Epiphany and catharsis 

Cranberries reunite in time for current Zombie craze

It wasn't necessarily divine intervention, but the sudden reunion of the Celtically inclined Cranberries after nearly seven years apart did have lofty origins. It all started in early 2008, explains gale-forced frontwoman Dolores O'Riordan, when she was awarded an Honorary Patronage at Dublin's Trinity College Philosophical Society and invited to play a couple of songs at the ceremony. For backup, she phoned her old bandmates — guitarist Neil Hogan and his bassist brother Mike — and the impromptu gig proved enjoyable for all involved.

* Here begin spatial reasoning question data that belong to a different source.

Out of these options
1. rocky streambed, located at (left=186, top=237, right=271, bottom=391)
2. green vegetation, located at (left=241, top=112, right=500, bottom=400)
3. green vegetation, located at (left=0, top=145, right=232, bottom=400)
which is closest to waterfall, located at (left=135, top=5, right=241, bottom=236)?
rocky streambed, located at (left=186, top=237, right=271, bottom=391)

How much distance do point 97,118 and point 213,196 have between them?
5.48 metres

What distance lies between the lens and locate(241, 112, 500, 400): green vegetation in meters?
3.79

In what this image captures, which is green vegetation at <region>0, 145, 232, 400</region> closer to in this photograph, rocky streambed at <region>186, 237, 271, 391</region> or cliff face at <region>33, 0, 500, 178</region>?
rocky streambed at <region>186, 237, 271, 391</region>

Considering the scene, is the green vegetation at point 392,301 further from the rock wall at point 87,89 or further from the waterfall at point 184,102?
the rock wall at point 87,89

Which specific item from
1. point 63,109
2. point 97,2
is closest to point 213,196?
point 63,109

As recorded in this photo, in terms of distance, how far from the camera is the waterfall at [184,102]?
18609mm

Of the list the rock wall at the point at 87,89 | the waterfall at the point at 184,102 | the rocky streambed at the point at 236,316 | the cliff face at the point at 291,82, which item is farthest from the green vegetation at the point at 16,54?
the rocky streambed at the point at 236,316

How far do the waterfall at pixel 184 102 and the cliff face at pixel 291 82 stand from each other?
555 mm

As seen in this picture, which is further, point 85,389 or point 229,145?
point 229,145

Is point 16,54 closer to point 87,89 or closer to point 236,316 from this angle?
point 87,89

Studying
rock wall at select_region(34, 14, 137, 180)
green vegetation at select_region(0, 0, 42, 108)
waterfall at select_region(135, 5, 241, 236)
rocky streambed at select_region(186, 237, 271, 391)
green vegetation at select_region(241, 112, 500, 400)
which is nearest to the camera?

"So this summer I had my second solo record coming out [No Baggage], and my son had his confirmation," says the mother of four, who again invited the Hogans, plus original Cranberries drummer Fergal Lawler, to come celebrate. It proved a vital wake-up call.

"The guys came with their wives and their 11 kids, and it was strange seeing all these kids that I'd never met," recalls O'Riordan, who had just announced a solo No Baggage tour. "They were all small babies or hadn't been born yet the last time the band was together. A whole new generation had come up, and I was thinking 'My God — time's moving on! And we are not getting any younger!' So we all talked about it, had a few jars, and finally said 'Let's do it! Let's do a reunion!'"

And yes, Cran fans, the current comeback juggernaut will feature classic hits like "Linger," "Zombie" and "Ridiculous Thoughts," all delivered in O'Riordan's unmistakable blustery, brogue-inflected style. But will it all lead to a new sixth album from the group?

"It could happen," says the singer. "If the new material we come up with sounds good and different, we're gonna go for it. But if the chemistry's not there, it's not there. And I think we'll know ourselves whether or not it's gonna happen, so we're kinda winging it for now."

The live shows will also feature material from O'Riordan's new solo album, her most insightful to date. From the opening "Switch Off the Moment," which features the grim passage "Some mental anguish in my head / Wake me up, I am not dead," tracks like "Skeleton," "Lunatic" and "Tranquilizer" just keep getting darker. O'Riordan says the songs were all written over a year-and-a-half period of deep introspection at her secluded log cabin up in Ontario.

"As you get older, I think it's good to open up and acknowledge that everybody has had their scary moments, their negative experiences," reckons the composer, who also finds catharsis in oil painting. "And in order to move on and find comfort and hope, you actually have to learn to stop running from the darkness and face it. Because when you face it, it's really not that scary at all. And sometimes the darkness actually turns around and runs away."

The solitude of O'Riordan's wilderness retreat helped the songwriting process: "Bored is good — it's great to get bored and be stuck with yourself. You get to know yourself a lot better that way."

This zenlike attitude even extends to the Cranberries breakup. "I guess all bands get to that point where they run out of inspiration, and we'd lost that chemistry. The excitement went out of it. So taking a hiatus was a really good idea. It's made it all fresh again."